Notes on freeCodeCamp 'Data Structures Easy to Advanced' course
Written on December 8th, 2020 by Francisco Fonseca
The Course
Note: metacode examples are provided in Julia and Python.
Definitions
A Data Structure (DS) is a way of organizing data so that it can be used efficiently. It is the implementation of an ADT.
An Abstract Data Type (ADT) is an abstraction of a DS which provides only the interface to which a DS must adhere to. It defines how a DS should behave and what methods it should have, but not the details on how these methods are implemented. Examples of DS (ADT): LinkedList (List), Golf Cart (Vehicle).
Computational Complexity
How much time/space does this algorithm need to finish?
Big-O Notation defines the upper bound of complexity in the worst case, where n is the size of the input.
Time | Big-O |
---|---|
Linear | O(1) |
Logarithmic | O(log(n)) |
Linear | O(n) |
Linearithmic | O(nlog(n)) |
Quadric/Cubic/Exponential | O(n²) / O(n³) / O(bⁿ) |
Factorial | O(n!) |
Additionally, there are some important properties of Big-O notation.
\[O(n+c) = O(n) \\ O(nc) = O(n) \\ O(n³ + 7n² + 4n) = O(n³)\]The properties can be defined as:
- Additive: adding a constant to n will not impact heavily the complexity
- Multiplicative: multiplying n by a constant will not impact heavily the complexity
- Dominant Term: the complexity of an addition of complexities is their highest form.
Static and Dynamic Arrays
A static array is a fixed length container containing n elements indexable from a range.

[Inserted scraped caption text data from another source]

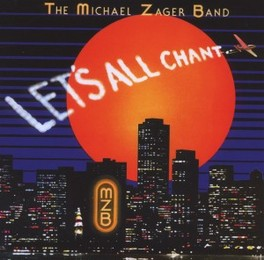 LET'S ALL CHANT ZAGER, MICHAEL -BAND-, CD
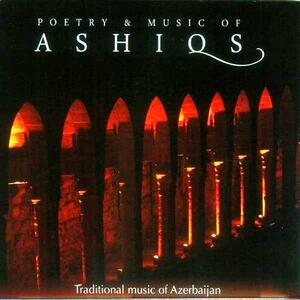 Poetry and Music of Ashiqs - CD Audio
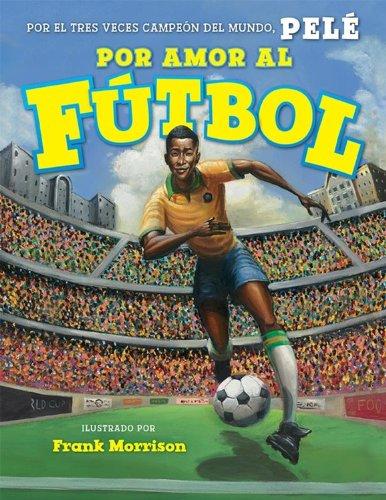 Por Amor al Futbol por Pele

Static arrays are given as contiguous chunks of memory.
A dynamic array can grow and shrink in size if needed.
The creation of a dynamic array can be achieved with static arrays. 1. Start a static array with a fixed size and empty values. 2. Whenever needed (when the dynamic array requires a capacity larger than the initial static array) create a copy of the static array with a size factor (e.g. double). 3. Repeat.
# Dynamic array of 3 elements as multiple static arrays of 2
arr = [1, nothing]
# Add second element -> 3
arr[2] = 3 # arr = [1, 3]
# Add third element -> 10
arr = [arr..., 10, nothing] # arr = [1, 3, 10, nothing]
Linked Lists
A Linked List is a sequential list of nodes that hold data which point to other nodes also containing data. A node is an object containing data and pointers. The first node is called the head, which has a reference (called pointer) to another node, and so forth until we get to the last node called the tail.
Singly vs Doubly
While the nodes on a singly linked list only reference the next node, on a doubly linked list the nodes contain references to the next and the previous node. In comparison, a singly uses less memory and has a simpler implementation, but it cannot be traversed backwards without starting from the top. In contrast to the doubly takes twice the memory but allows to easily access previous elements.
Stacks
A stack is a one-ended linear DS which models a real world stack by having two primary operations: pop and push. The elements in a stack follow a LIFO principle (last-in first-out), in which data members always get added or removed at the top of the pile.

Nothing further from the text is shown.